§ **PROBLEM STATEMENT**:
Return every line of the material below that contains the word "sunshade".

━━ DATA ━━

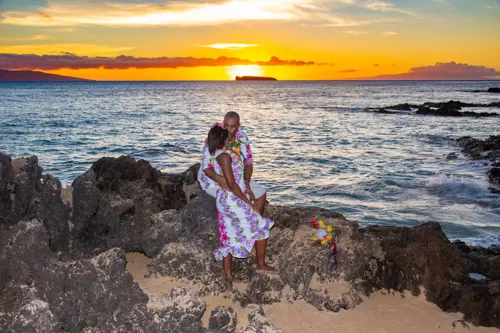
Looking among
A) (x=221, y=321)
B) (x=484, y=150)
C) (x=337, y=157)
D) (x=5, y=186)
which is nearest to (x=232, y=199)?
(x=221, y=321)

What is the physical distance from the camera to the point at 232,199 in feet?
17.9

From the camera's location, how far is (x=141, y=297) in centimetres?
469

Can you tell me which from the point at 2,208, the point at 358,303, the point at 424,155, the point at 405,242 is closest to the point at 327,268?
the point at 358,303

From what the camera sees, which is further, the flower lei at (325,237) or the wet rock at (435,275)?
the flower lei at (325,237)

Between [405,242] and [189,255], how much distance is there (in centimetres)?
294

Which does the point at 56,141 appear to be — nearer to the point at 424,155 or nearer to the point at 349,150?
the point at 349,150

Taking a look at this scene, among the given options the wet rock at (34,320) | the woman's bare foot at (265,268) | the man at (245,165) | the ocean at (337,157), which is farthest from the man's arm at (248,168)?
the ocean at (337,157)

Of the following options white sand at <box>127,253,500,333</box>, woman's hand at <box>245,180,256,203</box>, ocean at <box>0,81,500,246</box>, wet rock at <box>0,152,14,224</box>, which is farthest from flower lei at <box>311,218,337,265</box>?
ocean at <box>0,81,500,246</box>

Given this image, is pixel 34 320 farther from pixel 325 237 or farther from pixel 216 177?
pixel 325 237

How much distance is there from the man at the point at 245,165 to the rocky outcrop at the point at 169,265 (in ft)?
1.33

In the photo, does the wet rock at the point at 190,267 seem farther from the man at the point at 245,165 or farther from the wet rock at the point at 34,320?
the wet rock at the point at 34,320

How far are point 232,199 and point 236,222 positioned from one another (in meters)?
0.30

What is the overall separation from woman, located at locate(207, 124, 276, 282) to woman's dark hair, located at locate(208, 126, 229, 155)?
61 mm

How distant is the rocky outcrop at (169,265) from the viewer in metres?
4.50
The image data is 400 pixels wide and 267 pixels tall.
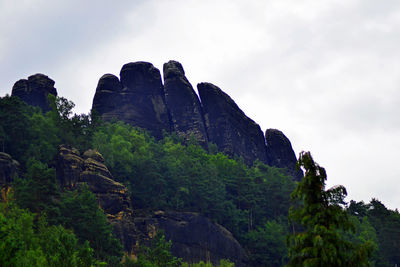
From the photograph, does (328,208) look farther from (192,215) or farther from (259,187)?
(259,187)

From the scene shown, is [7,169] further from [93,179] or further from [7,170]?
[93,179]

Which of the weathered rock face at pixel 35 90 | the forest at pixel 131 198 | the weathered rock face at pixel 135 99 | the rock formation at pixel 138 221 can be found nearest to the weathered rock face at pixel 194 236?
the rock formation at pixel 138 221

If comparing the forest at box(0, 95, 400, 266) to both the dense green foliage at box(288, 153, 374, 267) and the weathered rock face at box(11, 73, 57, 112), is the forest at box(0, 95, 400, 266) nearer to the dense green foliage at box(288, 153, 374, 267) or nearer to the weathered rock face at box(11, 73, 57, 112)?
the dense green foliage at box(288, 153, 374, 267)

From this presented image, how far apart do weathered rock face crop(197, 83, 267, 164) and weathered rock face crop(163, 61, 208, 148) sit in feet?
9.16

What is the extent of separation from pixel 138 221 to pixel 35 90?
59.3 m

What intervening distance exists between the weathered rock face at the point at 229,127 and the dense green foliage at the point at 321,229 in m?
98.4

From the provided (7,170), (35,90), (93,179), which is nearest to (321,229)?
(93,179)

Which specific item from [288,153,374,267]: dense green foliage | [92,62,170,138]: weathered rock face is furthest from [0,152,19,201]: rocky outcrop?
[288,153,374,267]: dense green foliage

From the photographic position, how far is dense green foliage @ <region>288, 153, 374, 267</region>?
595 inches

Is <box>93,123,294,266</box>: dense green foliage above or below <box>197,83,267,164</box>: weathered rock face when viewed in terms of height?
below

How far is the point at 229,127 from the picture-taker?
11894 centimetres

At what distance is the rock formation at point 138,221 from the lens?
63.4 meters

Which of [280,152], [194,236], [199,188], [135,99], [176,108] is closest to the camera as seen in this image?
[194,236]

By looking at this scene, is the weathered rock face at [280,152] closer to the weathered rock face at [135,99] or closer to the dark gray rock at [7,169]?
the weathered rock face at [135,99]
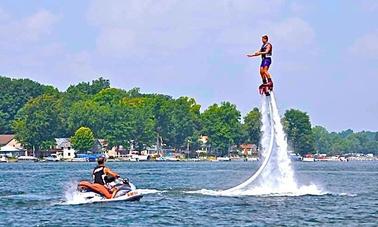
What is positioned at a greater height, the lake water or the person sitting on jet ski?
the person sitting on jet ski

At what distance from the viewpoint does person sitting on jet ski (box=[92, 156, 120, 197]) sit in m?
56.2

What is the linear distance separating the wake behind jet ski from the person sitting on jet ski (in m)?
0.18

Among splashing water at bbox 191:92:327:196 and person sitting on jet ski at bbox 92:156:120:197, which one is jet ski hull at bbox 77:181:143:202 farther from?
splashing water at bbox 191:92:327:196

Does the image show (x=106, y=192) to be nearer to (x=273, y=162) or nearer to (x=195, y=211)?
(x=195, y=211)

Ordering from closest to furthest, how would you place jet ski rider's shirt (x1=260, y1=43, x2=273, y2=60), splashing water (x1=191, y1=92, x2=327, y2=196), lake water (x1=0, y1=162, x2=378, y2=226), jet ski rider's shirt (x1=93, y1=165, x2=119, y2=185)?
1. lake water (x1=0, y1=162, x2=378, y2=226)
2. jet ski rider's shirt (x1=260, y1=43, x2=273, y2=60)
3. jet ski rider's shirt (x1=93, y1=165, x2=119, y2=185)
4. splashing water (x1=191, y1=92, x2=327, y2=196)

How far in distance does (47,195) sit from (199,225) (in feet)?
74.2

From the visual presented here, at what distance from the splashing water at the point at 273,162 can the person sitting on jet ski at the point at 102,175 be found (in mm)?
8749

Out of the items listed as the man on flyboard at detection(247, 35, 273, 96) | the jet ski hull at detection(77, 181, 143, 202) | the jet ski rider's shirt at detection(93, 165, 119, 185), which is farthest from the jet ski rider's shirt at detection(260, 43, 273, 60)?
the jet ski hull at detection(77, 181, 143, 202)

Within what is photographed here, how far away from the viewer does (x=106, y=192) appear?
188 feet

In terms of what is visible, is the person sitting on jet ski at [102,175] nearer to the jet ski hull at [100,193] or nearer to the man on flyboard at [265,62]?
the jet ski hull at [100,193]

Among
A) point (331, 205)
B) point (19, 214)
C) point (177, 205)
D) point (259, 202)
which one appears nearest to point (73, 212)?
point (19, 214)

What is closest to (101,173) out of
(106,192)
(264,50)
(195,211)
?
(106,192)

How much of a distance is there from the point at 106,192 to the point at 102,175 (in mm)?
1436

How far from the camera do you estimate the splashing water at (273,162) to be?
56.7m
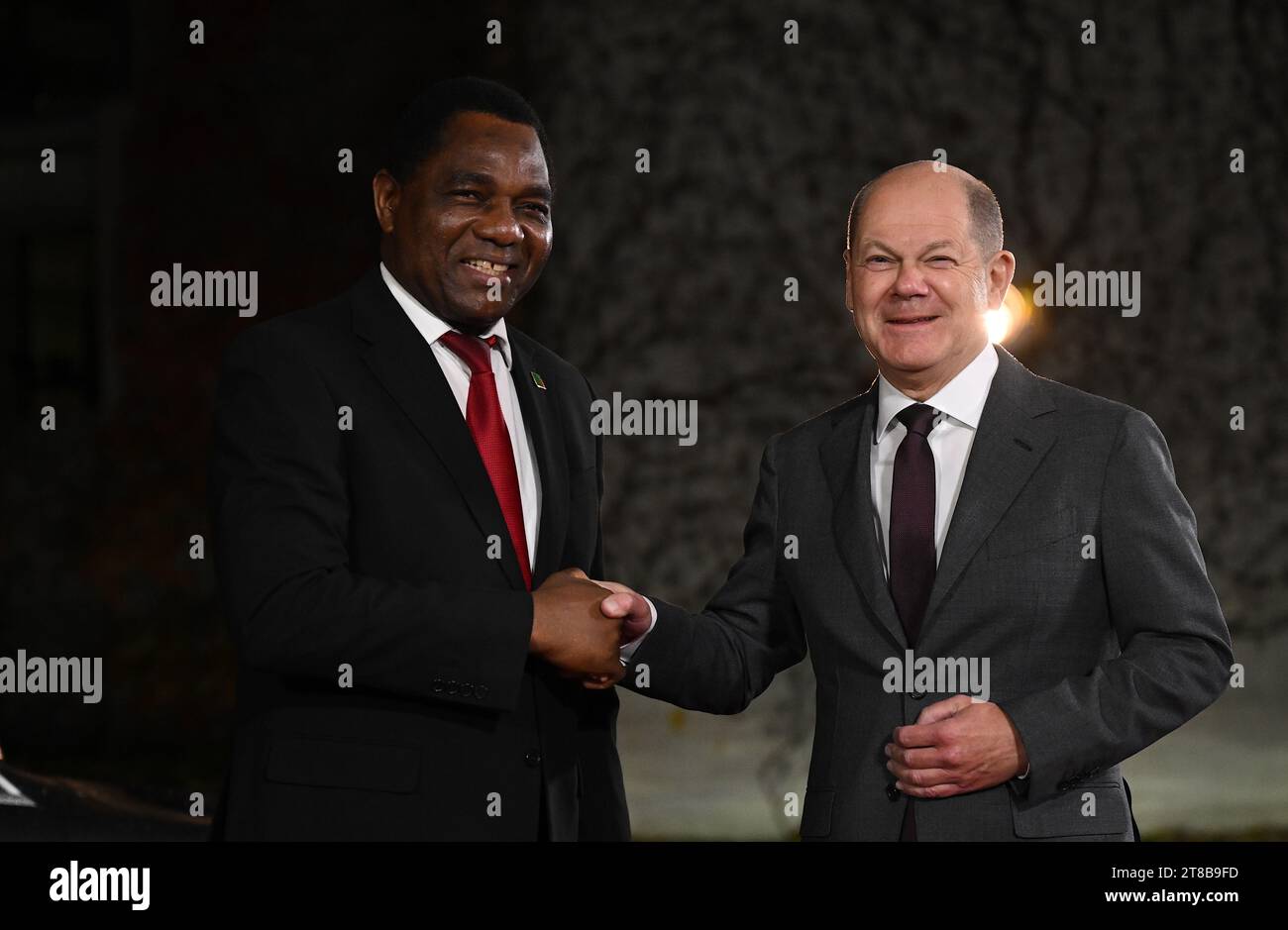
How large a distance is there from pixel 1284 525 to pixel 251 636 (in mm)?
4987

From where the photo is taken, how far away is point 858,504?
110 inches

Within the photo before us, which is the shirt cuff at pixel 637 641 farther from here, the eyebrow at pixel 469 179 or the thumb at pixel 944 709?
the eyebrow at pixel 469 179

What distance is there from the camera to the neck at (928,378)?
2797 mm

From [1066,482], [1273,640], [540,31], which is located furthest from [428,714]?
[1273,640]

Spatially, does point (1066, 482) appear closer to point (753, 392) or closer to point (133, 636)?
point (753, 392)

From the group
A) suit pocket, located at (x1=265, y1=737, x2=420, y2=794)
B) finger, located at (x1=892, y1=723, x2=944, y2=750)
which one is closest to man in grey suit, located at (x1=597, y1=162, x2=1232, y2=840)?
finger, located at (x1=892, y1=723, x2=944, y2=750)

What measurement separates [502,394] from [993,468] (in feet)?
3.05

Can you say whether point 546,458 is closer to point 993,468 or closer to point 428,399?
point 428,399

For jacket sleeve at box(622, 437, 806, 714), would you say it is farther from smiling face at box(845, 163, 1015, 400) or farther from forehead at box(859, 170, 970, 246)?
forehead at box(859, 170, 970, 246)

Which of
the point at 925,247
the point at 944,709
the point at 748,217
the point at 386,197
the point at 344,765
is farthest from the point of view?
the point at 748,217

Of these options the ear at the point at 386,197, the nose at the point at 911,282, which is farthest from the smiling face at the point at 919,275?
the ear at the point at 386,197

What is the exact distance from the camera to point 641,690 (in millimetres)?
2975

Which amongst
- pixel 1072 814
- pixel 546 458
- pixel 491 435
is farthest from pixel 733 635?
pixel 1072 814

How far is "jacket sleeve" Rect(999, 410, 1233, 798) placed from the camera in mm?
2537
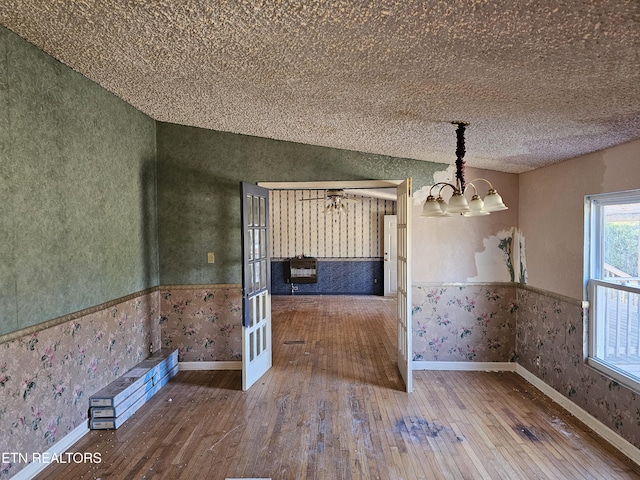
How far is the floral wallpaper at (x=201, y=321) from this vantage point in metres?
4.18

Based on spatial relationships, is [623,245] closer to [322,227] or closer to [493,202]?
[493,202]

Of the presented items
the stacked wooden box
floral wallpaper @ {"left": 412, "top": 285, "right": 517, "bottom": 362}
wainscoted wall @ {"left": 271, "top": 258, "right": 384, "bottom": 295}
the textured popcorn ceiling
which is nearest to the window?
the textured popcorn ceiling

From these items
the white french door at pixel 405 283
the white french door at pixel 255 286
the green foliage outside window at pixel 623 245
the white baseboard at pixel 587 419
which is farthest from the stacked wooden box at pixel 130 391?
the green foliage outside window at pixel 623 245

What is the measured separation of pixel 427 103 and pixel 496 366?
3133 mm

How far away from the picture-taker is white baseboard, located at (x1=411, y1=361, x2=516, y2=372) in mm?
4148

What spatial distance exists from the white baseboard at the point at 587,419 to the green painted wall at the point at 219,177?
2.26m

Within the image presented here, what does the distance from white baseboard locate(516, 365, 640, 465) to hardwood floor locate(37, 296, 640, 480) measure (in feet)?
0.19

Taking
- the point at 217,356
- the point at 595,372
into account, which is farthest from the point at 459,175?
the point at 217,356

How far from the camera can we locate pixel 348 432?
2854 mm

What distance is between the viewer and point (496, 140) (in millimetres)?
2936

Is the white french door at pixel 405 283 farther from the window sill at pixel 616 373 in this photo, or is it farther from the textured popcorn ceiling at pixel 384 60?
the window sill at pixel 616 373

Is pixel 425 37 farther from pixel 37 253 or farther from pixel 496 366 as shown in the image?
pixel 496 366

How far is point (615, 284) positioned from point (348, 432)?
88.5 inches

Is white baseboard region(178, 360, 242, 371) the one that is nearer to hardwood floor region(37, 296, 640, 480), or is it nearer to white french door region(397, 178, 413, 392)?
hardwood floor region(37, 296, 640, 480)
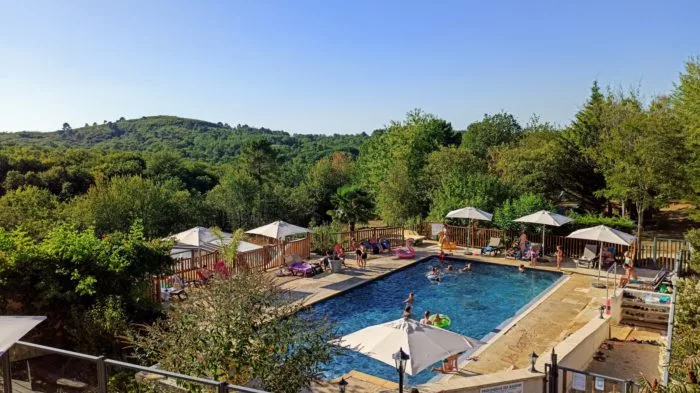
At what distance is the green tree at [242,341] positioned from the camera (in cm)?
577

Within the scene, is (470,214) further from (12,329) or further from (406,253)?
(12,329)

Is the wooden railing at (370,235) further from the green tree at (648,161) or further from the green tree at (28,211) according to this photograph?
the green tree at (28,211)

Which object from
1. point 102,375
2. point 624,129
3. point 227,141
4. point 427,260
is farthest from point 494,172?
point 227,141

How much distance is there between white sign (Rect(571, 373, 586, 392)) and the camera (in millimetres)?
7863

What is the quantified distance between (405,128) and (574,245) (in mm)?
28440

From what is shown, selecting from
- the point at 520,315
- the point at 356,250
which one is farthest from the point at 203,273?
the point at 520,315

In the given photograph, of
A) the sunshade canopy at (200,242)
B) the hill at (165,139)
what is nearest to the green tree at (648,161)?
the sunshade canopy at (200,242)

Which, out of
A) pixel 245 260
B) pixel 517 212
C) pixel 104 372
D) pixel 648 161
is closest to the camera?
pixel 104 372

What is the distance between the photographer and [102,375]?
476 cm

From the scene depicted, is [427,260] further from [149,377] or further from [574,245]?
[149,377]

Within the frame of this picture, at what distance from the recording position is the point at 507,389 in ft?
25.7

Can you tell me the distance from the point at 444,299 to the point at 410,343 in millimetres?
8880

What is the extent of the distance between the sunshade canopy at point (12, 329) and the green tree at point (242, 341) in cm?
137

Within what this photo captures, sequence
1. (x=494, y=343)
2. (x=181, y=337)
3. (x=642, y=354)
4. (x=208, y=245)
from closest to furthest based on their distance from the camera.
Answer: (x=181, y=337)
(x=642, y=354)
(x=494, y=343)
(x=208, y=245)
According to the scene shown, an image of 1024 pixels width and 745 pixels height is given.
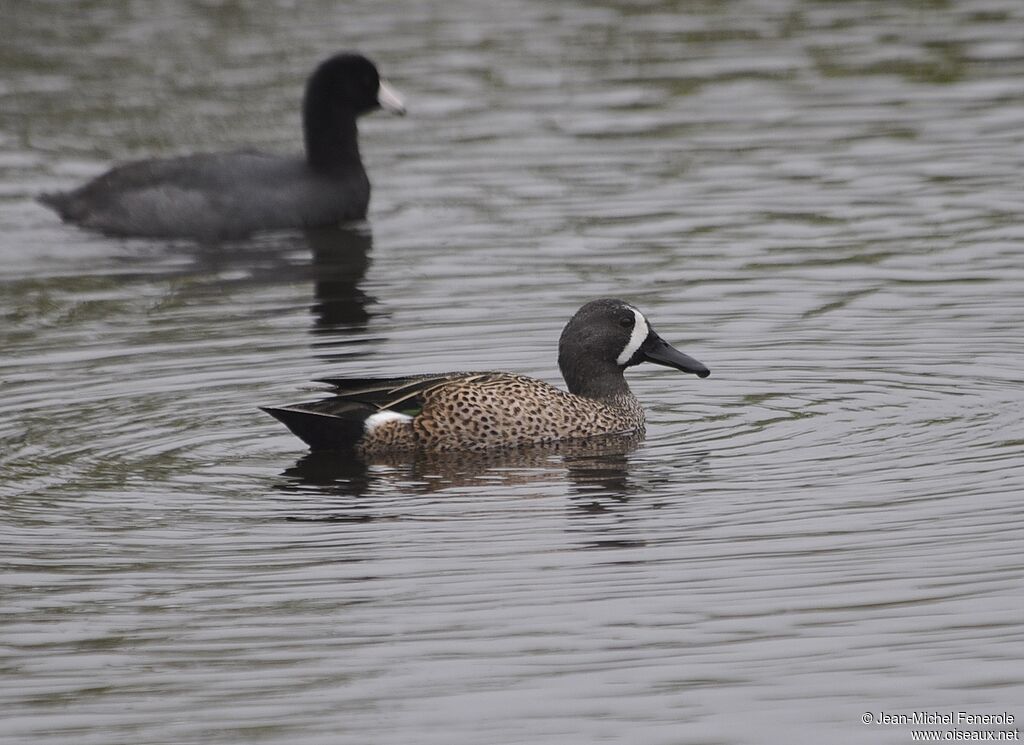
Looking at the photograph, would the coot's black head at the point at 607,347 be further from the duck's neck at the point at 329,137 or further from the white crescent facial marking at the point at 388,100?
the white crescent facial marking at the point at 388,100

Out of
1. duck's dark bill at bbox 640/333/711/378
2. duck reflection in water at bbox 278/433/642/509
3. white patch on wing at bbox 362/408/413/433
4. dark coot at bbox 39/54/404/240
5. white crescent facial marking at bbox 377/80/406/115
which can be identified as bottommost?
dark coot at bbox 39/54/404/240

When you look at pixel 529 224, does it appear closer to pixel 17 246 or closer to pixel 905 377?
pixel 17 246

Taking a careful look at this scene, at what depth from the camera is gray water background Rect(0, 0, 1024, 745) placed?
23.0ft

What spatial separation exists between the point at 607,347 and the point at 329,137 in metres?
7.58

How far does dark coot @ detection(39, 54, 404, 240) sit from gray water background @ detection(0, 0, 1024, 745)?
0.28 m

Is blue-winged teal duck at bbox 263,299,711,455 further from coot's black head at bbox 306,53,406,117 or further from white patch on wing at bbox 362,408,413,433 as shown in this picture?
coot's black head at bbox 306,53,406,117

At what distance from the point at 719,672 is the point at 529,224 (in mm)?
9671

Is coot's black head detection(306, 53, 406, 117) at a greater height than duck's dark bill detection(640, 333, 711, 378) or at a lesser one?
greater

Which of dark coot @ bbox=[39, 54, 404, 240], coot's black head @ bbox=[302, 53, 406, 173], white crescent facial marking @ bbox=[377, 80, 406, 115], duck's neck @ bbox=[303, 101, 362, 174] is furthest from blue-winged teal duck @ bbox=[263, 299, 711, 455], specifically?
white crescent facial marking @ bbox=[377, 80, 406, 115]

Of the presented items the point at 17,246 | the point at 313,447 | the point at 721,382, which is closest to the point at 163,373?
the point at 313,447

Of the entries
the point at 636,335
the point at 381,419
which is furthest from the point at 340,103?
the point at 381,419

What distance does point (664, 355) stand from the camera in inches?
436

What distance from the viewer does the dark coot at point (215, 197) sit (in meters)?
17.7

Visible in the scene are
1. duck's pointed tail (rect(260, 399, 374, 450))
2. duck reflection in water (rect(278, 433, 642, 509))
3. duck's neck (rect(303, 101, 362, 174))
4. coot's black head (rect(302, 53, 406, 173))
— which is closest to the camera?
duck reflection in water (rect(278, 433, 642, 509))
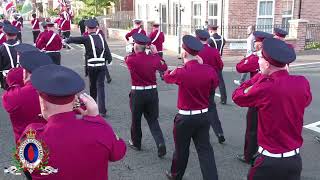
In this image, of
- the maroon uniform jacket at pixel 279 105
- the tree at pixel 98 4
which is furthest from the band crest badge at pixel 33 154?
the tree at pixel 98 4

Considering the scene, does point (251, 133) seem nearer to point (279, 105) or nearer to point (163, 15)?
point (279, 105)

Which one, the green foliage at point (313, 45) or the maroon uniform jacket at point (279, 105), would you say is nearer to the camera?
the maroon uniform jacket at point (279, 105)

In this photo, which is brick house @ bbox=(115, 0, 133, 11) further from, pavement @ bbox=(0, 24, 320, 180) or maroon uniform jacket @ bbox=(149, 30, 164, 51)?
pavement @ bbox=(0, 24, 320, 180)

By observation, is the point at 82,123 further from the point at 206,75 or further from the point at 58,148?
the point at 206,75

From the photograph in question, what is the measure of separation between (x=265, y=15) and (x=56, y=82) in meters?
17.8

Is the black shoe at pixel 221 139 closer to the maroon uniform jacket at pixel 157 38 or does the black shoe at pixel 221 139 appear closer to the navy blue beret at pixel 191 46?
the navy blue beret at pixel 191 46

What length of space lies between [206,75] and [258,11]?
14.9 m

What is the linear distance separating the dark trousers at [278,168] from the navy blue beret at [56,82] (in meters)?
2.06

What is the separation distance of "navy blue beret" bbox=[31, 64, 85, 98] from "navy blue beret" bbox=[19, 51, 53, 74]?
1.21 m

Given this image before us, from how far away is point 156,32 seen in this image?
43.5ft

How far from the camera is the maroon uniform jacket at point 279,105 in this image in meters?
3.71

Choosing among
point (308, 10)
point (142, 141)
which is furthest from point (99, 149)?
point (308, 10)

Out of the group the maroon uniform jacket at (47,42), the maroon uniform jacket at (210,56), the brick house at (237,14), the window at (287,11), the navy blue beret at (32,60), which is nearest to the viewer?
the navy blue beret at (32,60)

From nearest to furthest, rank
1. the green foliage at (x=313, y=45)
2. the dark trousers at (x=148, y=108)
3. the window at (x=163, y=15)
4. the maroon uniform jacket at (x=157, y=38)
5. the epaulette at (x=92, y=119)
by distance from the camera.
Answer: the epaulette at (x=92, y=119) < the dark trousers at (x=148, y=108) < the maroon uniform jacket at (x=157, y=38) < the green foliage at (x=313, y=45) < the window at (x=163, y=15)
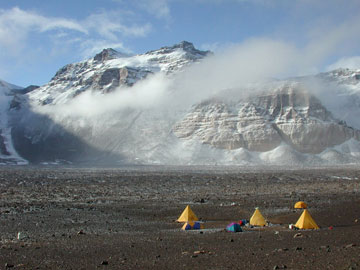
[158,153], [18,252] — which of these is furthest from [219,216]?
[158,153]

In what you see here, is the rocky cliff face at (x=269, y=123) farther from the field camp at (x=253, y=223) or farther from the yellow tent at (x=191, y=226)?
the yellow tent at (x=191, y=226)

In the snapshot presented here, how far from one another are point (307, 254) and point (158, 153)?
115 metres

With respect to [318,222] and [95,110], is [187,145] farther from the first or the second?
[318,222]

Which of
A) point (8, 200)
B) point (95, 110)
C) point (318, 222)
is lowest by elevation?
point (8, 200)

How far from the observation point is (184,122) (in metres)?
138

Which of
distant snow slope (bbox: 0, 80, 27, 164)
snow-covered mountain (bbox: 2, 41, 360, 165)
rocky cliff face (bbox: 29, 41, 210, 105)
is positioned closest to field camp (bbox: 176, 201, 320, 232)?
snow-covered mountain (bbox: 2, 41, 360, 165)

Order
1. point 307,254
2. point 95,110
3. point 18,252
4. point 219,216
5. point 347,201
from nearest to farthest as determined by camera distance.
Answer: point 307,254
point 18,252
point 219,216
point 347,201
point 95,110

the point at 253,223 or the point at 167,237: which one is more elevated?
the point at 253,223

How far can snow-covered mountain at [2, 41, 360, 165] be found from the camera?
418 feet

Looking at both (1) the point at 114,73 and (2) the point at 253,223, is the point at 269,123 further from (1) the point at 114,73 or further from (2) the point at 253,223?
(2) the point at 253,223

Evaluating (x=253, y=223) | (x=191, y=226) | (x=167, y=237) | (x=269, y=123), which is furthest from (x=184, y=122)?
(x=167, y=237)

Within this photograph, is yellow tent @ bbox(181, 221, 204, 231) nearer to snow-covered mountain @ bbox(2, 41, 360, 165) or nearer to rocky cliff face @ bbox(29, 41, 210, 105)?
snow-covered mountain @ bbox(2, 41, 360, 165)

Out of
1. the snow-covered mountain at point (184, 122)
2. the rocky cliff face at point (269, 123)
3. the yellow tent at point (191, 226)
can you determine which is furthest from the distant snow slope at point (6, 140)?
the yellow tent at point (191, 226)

━━━

§ **TASK RESULT**:
A) the sunshade canopy at (200,242)
the sunshade canopy at (200,242)
What is the extent of the distance between the sunshade canopy at point (12, 329) and the green tree at point (242, 341) in cm?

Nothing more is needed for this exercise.